Search the listing below for lines that hold the word "moose", and report only how many there are.
++++ DATASET EXTRACT ++++
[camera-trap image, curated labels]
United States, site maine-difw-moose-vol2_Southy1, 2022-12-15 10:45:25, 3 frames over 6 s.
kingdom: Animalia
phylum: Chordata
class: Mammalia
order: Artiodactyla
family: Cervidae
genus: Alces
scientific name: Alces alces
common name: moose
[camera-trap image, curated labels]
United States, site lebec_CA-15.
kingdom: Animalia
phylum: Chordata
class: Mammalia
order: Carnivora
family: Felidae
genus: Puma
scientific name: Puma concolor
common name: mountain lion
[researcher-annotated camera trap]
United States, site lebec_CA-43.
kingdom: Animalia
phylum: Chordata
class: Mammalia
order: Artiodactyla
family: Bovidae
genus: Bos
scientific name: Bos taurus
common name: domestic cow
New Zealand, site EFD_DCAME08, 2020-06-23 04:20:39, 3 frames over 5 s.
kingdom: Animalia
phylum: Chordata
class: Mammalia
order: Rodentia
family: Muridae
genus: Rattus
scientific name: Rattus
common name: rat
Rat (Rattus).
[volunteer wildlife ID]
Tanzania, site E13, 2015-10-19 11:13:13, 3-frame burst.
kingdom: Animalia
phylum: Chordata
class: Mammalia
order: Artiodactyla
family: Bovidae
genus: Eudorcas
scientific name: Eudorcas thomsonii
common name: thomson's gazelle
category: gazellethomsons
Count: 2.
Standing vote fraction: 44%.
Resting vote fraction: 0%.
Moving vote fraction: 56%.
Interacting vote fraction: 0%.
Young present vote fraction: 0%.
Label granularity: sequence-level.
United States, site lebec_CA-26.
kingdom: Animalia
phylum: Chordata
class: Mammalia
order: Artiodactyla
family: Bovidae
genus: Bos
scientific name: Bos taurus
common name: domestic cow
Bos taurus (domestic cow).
++++
# REPLY TO THE TASK:
2